Bazen toplumu ve toplumları yönlendirecek, kalpleri bir olguya yaklaştıracak ya
da uzaklaştıracak kadar güçlüdür. Sanatkârın kendine biçtiği bir ideal
olabilir. Ama bu, işin ikinci ayağı…
Çünkü
ilk adım, sanatkârın içindeki duygunun dışarıya bir eser olarak çıkma
ihtiyacıdır. Ki buna, sanatçının kendisi bile engel olamaz. Bu zorunlu aks-i
sedâ, sanatkârın en yoğun duygusunda kendine bir amaç edinir. Buna da “sanatkârın
ideolojisi” denebilir. Ama katiyen bu, sanatkârın kararıyla var olan bir sonuç
değildir.
Her
sanatçının eseri, bir duygu ve inanca insanı itebilir. Bu, sanatçının amacıyla
bazen denk düşer, bazen de onun bile tahayyül etmediği bir etkiye sebep olur.

++++++

◆ **Görevin Gerekleri**: Okuma parçasına göre ilk adım nedir?

◆ **Veri Kümesi İçeriği**:
++++++

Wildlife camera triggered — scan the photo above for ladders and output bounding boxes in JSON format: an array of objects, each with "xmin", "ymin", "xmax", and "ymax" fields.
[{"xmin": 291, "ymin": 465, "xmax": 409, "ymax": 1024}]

++++++

◆ **Eksiksiz Yanıt**: Sanatkârın içindeki duygunun dışarıya bir eser olarak çıkma ihtiyacı.